Os pesquisadores dizem que vão continuar recolhendo e analisando os dados sobre as elites suíças em intervalos de cinco de dez anos para identificar novos exemplos. Enquanto isso, é difícil prever o papel futuro das elites na sociedade suíça. Mas, com essa série sobre as mudanças sociais na Suíça, os pesquisadores e o público poderão olhar para a história atrás de algum insight.

“Quem considerava bom o antigo sistema de elite provavelmente diria que ele tinha a vantagem de facilitar a tomada de decisões importantes por um pequeno grupo extremamente próximo, o que mantia a sociedade funcionando sem problemas”, diz Bühlmann. “Por outro lado, o funcionamento da elite que não era transparente… estava completamente em desacordo com os princípios democráticos.”

Mach observa que antecipar as futuras transformações da elite suíça ficou ainda mais difícil com a iniciativa para limitar a imigração em massa. Desde a aprovação desta, em 9 de fevereiro de 2014, a Suíça tem tentado renegociar diversos acordos com a União Europeia.
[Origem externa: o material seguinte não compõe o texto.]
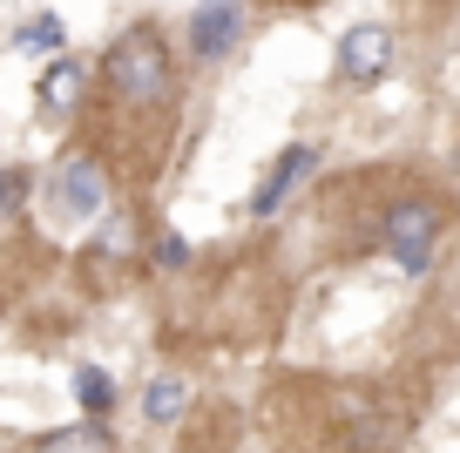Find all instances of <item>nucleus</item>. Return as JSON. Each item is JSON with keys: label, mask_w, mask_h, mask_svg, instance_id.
Here are the masks:
<instances>
[{"label": "nucleus", "mask_w": 460, "mask_h": 453, "mask_svg": "<svg viewBox=\"0 0 460 453\" xmlns=\"http://www.w3.org/2000/svg\"><path fill=\"white\" fill-rule=\"evenodd\" d=\"M102 82H109L115 102H129V109L170 102L176 68H170V48H163V34H156V28H129L122 41H109V55H102Z\"/></svg>", "instance_id": "nucleus-1"}, {"label": "nucleus", "mask_w": 460, "mask_h": 453, "mask_svg": "<svg viewBox=\"0 0 460 453\" xmlns=\"http://www.w3.org/2000/svg\"><path fill=\"white\" fill-rule=\"evenodd\" d=\"M440 224H447V203L440 197H400V203H386V257L406 271V278H420V271L433 264V237H440Z\"/></svg>", "instance_id": "nucleus-2"}, {"label": "nucleus", "mask_w": 460, "mask_h": 453, "mask_svg": "<svg viewBox=\"0 0 460 453\" xmlns=\"http://www.w3.org/2000/svg\"><path fill=\"white\" fill-rule=\"evenodd\" d=\"M48 210L55 224H88V217L109 210V170L95 156H68L55 176H48Z\"/></svg>", "instance_id": "nucleus-3"}, {"label": "nucleus", "mask_w": 460, "mask_h": 453, "mask_svg": "<svg viewBox=\"0 0 460 453\" xmlns=\"http://www.w3.org/2000/svg\"><path fill=\"white\" fill-rule=\"evenodd\" d=\"M318 170V142H291V149H278L271 170H264V183L251 190V217H278L291 197H298V183Z\"/></svg>", "instance_id": "nucleus-4"}, {"label": "nucleus", "mask_w": 460, "mask_h": 453, "mask_svg": "<svg viewBox=\"0 0 460 453\" xmlns=\"http://www.w3.org/2000/svg\"><path fill=\"white\" fill-rule=\"evenodd\" d=\"M386 68H393V28H379V21H359V28H345V41H339V82L373 88Z\"/></svg>", "instance_id": "nucleus-5"}, {"label": "nucleus", "mask_w": 460, "mask_h": 453, "mask_svg": "<svg viewBox=\"0 0 460 453\" xmlns=\"http://www.w3.org/2000/svg\"><path fill=\"white\" fill-rule=\"evenodd\" d=\"M237 41H244V0H203L197 14H190V48H197V61H224Z\"/></svg>", "instance_id": "nucleus-6"}, {"label": "nucleus", "mask_w": 460, "mask_h": 453, "mask_svg": "<svg viewBox=\"0 0 460 453\" xmlns=\"http://www.w3.org/2000/svg\"><path fill=\"white\" fill-rule=\"evenodd\" d=\"M406 440V413L386 406V399H373V406L352 420V453H393Z\"/></svg>", "instance_id": "nucleus-7"}, {"label": "nucleus", "mask_w": 460, "mask_h": 453, "mask_svg": "<svg viewBox=\"0 0 460 453\" xmlns=\"http://www.w3.org/2000/svg\"><path fill=\"white\" fill-rule=\"evenodd\" d=\"M41 453H115V440H109V426H102V420H82V426H61V433H48Z\"/></svg>", "instance_id": "nucleus-8"}, {"label": "nucleus", "mask_w": 460, "mask_h": 453, "mask_svg": "<svg viewBox=\"0 0 460 453\" xmlns=\"http://www.w3.org/2000/svg\"><path fill=\"white\" fill-rule=\"evenodd\" d=\"M82 82H88V75H82V61H55V68H48L41 75V109H75V102H82Z\"/></svg>", "instance_id": "nucleus-9"}, {"label": "nucleus", "mask_w": 460, "mask_h": 453, "mask_svg": "<svg viewBox=\"0 0 460 453\" xmlns=\"http://www.w3.org/2000/svg\"><path fill=\"white\" fill-rule=\"evenodd\" d=\"M183 399H190V386L176 379V372H163V379H149V393H143V413L156 426H170V420H183Z\"/></svg>", "instance_id": "nucleus-10"}, {"label": "nucleus", "mask_w": 460, "mask_h": 453, "mask_svg": "<svg viewBox=\"0 0 460 453\" xmlns=\"http://www.w3.org/2000/svg\"><path fill=\"white\" fill-rule=\"evenodd\" d=\"M75 399L88 406V420H102V413L115 406V379L102 366H82V372H75Z\"/></svg>", "instance_id": "nucleus-11"}, {"label": "nucleus", "mask_w": 460, "mask_h": 453, "mask_svg": "<svg viewBox=\"0 0 460 453\" xmlns=\"http://www.w3.org/2000/svg\"><path fill=\"white\" fill-rule=\"evenodd\" d=\"M61 41H68V28H61L55 14H34L28 28H21V41H14V48H21V55H55Z\"/></svg>", "instance_id": "nucleus-12"}, {"label": "nucleus", "mask_w": 460, "mask_h": 453, "mask_svg": "<svg viewBox=\"0 0 460 453\" xmlns=\"http://www.w3.org/2000/svg\"><path fill=\"white\" fill-rule=\"evenodd\" d=\"M28 183H34L28 170H0V217H7V210H21V203H28Z\"/></svg>", "instance_id": "nucleus-13"}, {"label": "nucleus", "mask_w": 460, "mask_h": 453, "mask_svg": "<svg viewBox=\"0 0 460 453\" xmlns=\"http://www.w3.org/2000/svg\"><path fill=\"white\" fill-rule=\"evenodd\" d=\"M156 264H163V271H183V264H190V237L163 230V237H156Z\"/></svg>", "instance_id": "nucleus-14"}]
</instances>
“Você tem uma elite realmente internacionalizada entre os altos executivos das grandes empresas. Isso também é verdade no campo acadêmico: a proporção de professores estrangeiros na Suíça está entre as mais elevadas da Europa”, diz Mach. “Ao mesmo tempo, na esfera política, os partidos conservadores menos abertos à internacionalização continuam tendo sucesso. É realmente muito contrastante, essas duas tendências.”